[Start DATASET ROWS]

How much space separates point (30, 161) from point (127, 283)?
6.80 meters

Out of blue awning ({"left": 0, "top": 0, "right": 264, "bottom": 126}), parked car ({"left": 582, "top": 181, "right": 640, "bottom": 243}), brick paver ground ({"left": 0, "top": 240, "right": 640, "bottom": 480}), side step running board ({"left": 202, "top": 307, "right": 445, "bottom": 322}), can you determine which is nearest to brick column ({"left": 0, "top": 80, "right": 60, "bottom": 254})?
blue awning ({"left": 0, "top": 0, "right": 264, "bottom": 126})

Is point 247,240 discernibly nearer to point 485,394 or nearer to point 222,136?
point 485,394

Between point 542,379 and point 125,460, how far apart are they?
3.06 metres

[End DATASET ROWS]

* DESCRIPTION OF THE TASK: Reproduce the data verbatim, starting at the line containing "Between point 542,379" and continuing through the last line of the data.

* RESPONSE:
Between point 542,379 and point 125,460, how far apart are they?
3.06 metres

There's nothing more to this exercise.